Slack adopts 'disasterpiece theater' strategy for running uptime exercises

Dive Brief:

In January 2018, Slack began intentionally replicating production failures to test its systems and engineers of tolerance, similar to a practice "evangelized by Netflix," according to a company blog post Thursday.
The company is calling the process "disasterpiece theater," an "approachable" take on chaos engineering. The "theater" consists of running exploratory exercises where a response plan is circulated among the operations team, according to the blog. Hosts of the exercises document how they will "incite the failure," what commands they'll run, and what Amazon Elastic Compute Cloud instances will be involved.
Slack then asks its hosts how "confident they are that fault tolerance in the dev environment predicts fault tolerance in the prod environment" for the exercise. Hosts also hypothesize how customers mights feel the experimental failure. Each exercise is carried out during a specified time with experts centrally located because Slack is yet to test its monitoring capabilities during a run.

Dive Insight:

Last March Slack created a "safety engineering team" to reduce its downtime compared to other collaboration software vendors. The team was designed to detect operational interferences and work with Slack's software developers.

Now, more than a year later, the company is public and its platform's uptime usually lingers in the "three nines" range, meaning at least 99.9% uptime, according to its status history from the last year.

But Slack has experienced outages in June and July. The first outage, reported on June 28, went on from about 8 a.m. to about 11 p.m. Eastern Standard Time, according to the issue summary.

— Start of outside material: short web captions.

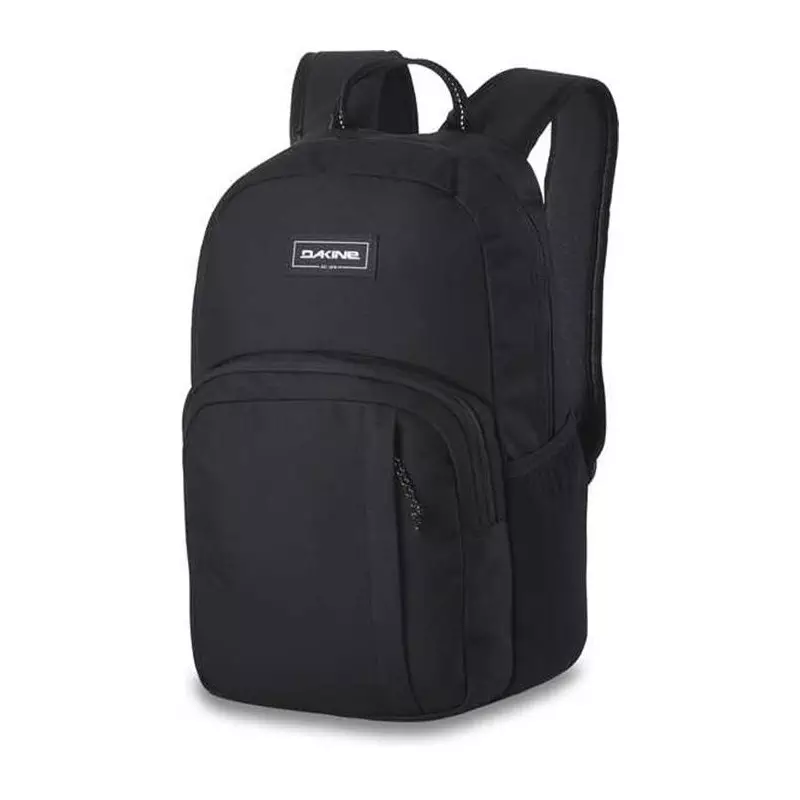 Sac à dos DAKINE Kids Campus Black 18L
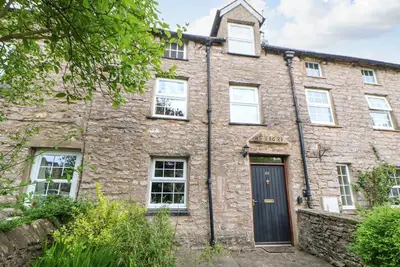 Image de 89 High Street, Kirkby Stephen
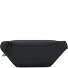 Sleek Series Riley Marsupio 38 cm Variante black  Sleek Series Riley Marsupio 38 cm Variante black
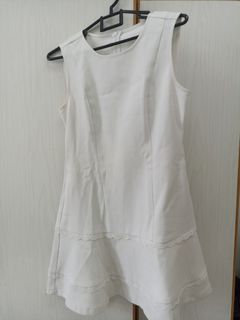 （分類：）位於 。 由 anafro98 提交（商品編號 1219977798，圖片 1）。簡介： 。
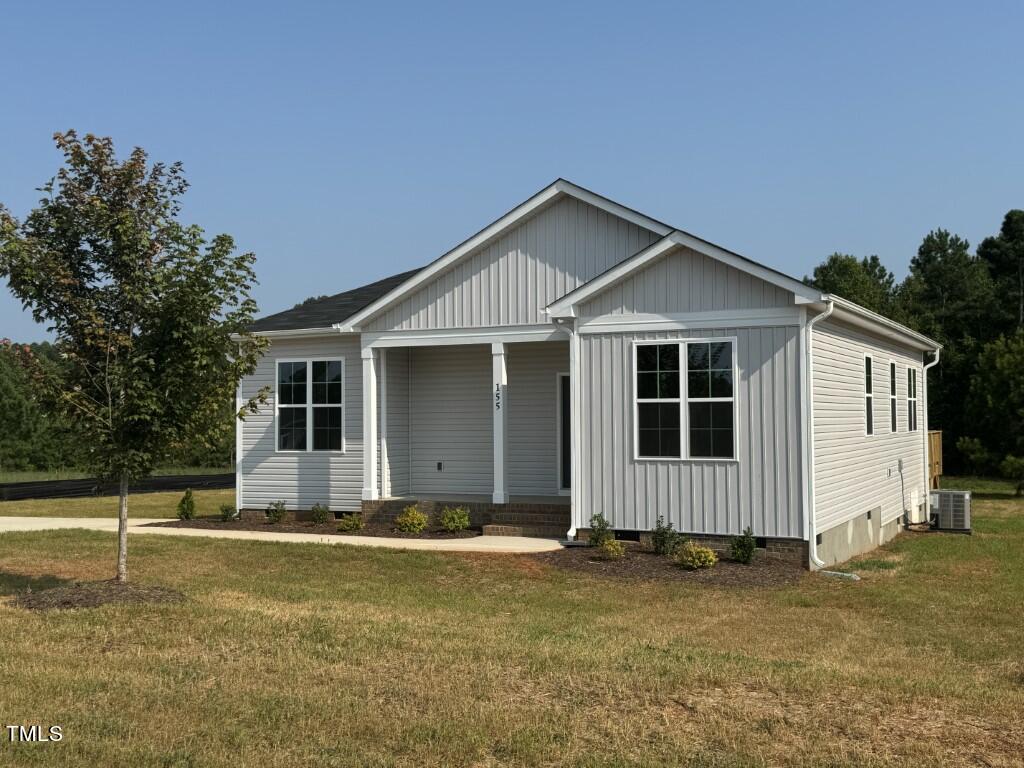 155 Brookhaven Drive
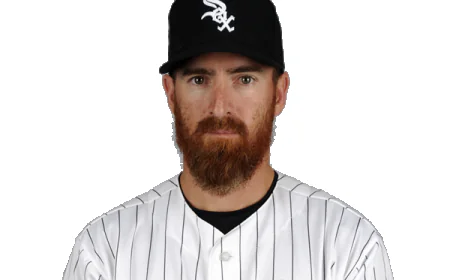 Adam LaRoche Net Worth, Relationships, Age/Birthdate & Birthday Facts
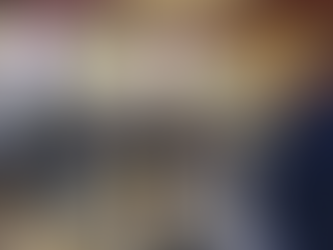 Visita secretario de Educación primaria multigrado en Villagrán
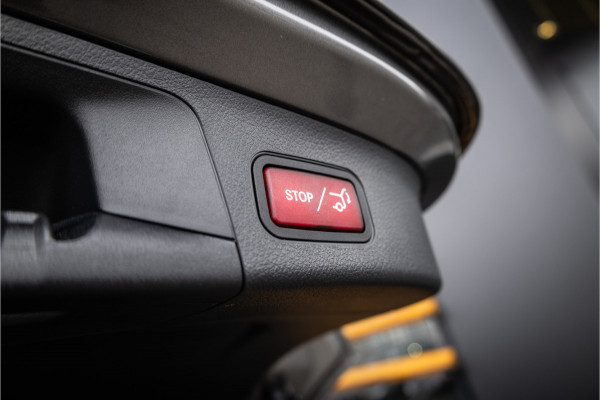 Mercedes-Benz GLA GLA200 - ACC | Camera | Stoelverwarming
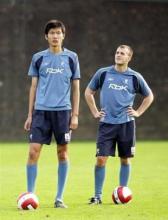 河南省建业有望签下强援吗,河南建业重返中超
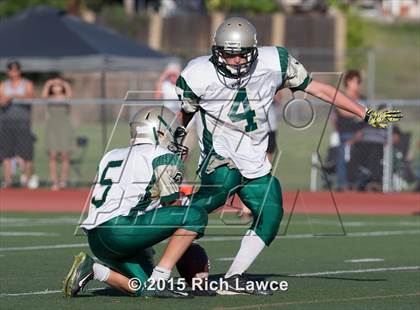 Thumbnail 1 in Brea Olinda @ Esperanza photogallery.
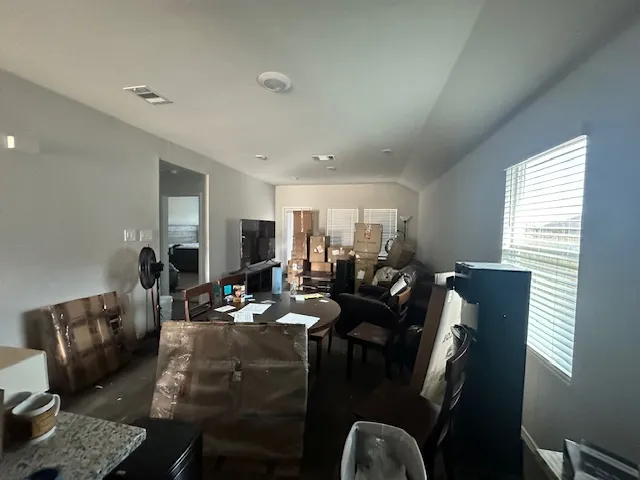 213 Lily Pond Trail San Marcos, TX 78666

The platform experienced further degraded functionality in late July, caused by a "change that inadvertently caused some performance issues," according to the summary.

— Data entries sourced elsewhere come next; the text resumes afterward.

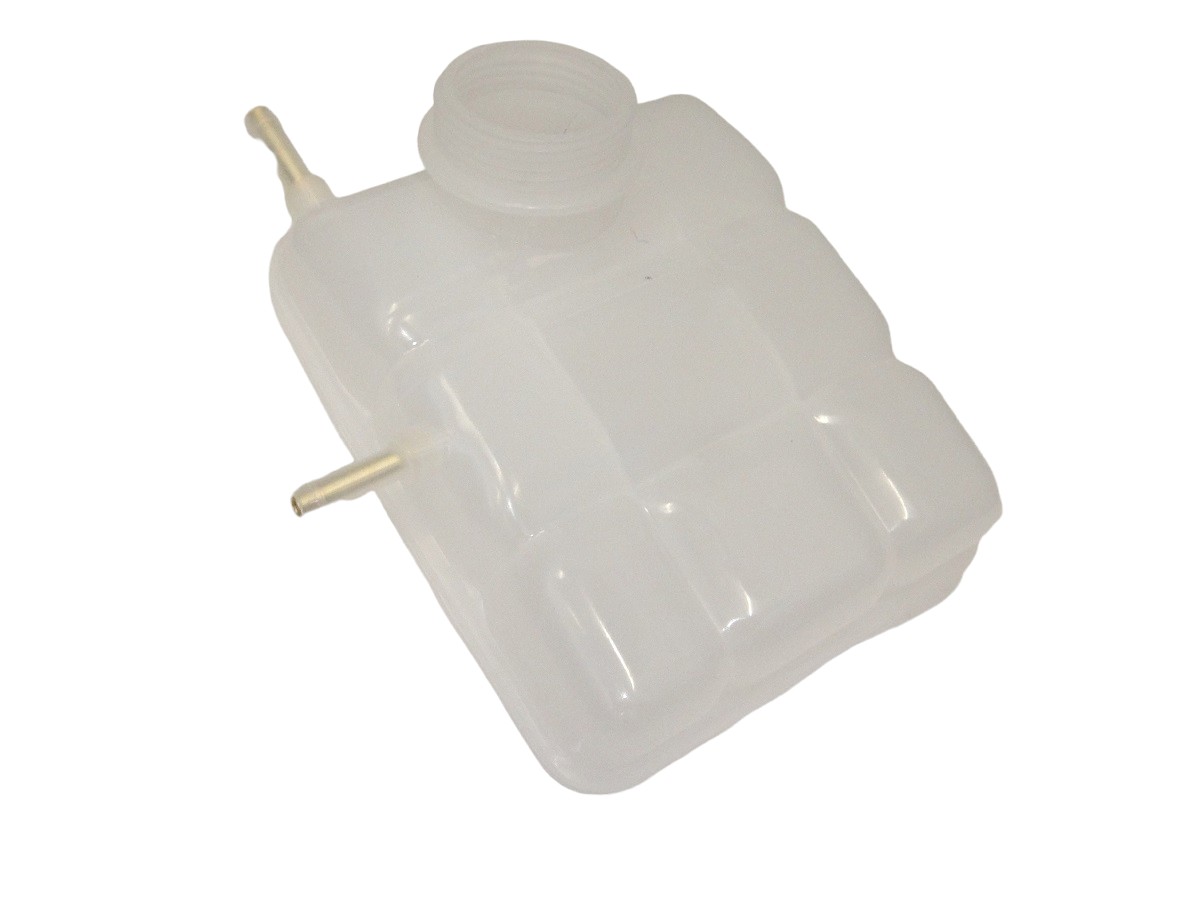 DEPOSITO AGUA RADIADOR*CH SPARK LS/LT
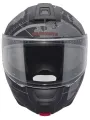 Casque C5 Globe Ece - Schuberth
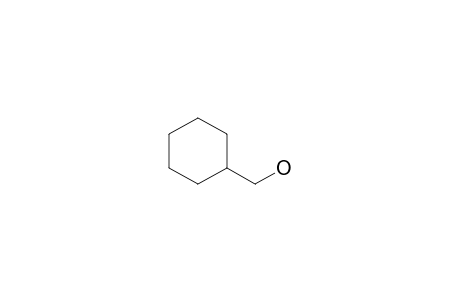 Cyclohexanemethanol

Netflix, the company Slack is emulating with its exercises, is trying to beat the clock to achieve even less down downtime, striving for four nines of availability. The last two months' outages impacted Slack's "three nines" uptime. June's uptime was reported at 99.83% while July clocked in at 99.87%.

Still, Slack has confidence in its foundational infrastructure but as the platform expands the company recognizes "luck is not an availability strategy," according to the blog post.

Not all of Slack's "disasterpiece" tests make it beyond the development environment. If automated remediation didn't work as expected, engineers won't deploy the test in production.

The company has run "dozens" of "disasterpiece" exercises that have more or less gone according to the plan, said the blog post. However, because of Slack's environment is in constant evolution, the engineering team is rarely able to repeat fault tolerance tests in new code, according to the blog post.